**SOURCE EXCERPT**:
Peak Technology and the Societal Sweet Spot



In my previous post on peak technology and technological determinism, I talked about the idea that various technologies reach a peak of usefulness and/or performance, after which they begin to decline due to various factors, such as environmentalism, government regulation, or just change for the sake of change. I began to talk about what encourages peak technology and laid the blame at the door of technological determinism: the belief that technology must keep changing, we can’t stop it, and this is all a good thing.
The trouble is, while I was writing this piece I was watching a new documentary series on Netflix on the Unabomber, and I found myself starting to sound like the Unabomber’s treatise about the evils of technology and industrialisation. So I was heartened when, by the end of the series, a number of people (including his down-to-earth chief prison warden) argued that there was nothing wrong with the ideas that Ted Kaczinski had written down. It was just his idea that the best way to get these ideas across was to kill people that caused all the problems. And, indeed, like the other people the documentary makers talked to, it’s hard not to be puzzled by this leap.

This made me feel more reassured that the police weren’t going to kick down my door any time soon for thought crimes, and that I could advance my ideas in another post.

**TASK TO COMPLETE**:
Copy out the whole post on peak technology word for word, with nothing added or left out.

**RECORD EXTRACTS**:
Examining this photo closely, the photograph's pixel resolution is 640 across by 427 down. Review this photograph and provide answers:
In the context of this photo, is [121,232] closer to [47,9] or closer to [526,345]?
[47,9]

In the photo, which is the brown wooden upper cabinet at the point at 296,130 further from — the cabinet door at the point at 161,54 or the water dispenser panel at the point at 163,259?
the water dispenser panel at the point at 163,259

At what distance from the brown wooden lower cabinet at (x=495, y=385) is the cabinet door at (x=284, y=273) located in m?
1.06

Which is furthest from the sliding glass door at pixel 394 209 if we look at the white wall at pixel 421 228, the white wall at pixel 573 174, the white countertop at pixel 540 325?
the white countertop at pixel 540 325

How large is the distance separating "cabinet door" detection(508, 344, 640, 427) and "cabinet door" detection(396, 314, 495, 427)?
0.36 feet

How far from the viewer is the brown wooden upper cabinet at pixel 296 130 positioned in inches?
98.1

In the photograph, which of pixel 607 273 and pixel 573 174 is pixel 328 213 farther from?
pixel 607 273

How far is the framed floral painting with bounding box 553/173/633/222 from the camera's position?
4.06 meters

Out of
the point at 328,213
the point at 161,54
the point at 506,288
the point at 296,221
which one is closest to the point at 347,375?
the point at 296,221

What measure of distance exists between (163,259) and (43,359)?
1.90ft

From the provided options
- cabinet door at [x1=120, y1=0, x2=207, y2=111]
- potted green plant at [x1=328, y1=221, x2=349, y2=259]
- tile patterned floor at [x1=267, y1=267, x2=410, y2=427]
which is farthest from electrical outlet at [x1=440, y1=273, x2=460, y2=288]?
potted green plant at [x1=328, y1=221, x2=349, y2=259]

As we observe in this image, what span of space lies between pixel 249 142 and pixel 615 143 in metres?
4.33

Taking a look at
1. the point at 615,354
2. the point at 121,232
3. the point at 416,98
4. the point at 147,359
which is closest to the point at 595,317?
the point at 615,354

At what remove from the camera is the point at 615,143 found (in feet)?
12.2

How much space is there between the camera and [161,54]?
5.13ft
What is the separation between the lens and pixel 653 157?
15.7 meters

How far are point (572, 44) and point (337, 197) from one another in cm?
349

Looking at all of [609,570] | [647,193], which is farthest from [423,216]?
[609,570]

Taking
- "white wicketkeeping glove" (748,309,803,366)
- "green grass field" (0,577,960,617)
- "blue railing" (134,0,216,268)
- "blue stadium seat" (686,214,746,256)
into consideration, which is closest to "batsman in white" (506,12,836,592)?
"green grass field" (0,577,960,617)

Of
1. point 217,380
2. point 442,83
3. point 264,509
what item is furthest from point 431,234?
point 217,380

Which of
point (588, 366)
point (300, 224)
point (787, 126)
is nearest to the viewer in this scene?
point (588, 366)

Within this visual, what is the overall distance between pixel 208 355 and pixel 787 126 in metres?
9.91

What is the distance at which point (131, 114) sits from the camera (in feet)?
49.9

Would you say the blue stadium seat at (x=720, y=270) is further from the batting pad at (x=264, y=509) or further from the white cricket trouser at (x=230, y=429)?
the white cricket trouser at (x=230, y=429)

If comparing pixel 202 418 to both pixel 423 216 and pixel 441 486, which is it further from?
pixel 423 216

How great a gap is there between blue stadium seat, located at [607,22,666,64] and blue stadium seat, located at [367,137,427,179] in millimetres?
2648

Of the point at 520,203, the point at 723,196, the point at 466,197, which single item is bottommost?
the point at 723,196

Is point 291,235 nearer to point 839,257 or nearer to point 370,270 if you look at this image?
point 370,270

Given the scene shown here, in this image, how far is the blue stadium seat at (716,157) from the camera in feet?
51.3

**FULL OUTPUT**:
Peak Technology and the Societal Sweet Spot



In my previous post on peak technology and technological determinism, I talked about the idea that various technologies reach a peak of usefulness and/or performance, after which they begin to decline due to various factors, such as environmentalism, government regulation, or just change for the sake of change. I began to talk about what encourages peak technology and laid the blame at the door of technological determinism: the belief that technology must keep changing, we can’t stop it, and this is all a good thing.
The trouble is, while I was writing this piece I was watching a new documentary series on Netflix on the Unabomber, and I found myself starting to sound like the Unabomber’s treatise about the evils of technology and industrialisation. So I was heartened when, by the end of the series, a number of people (including his down-to-earth chief prison warden) argued that there was nothing wrong with the ideas that Ted Kaczinski had written down. It was just his idea that the best way to get these ideas across was to kill people that caused all the problems. And, indeed, like the other people the documentary makers talked to, it’s hard not to be puzzled by this leap.

This made me feel more reassured that the police weren’t going to kick down my door any time soon for thought crimes, and that I could advance my ideas in another post.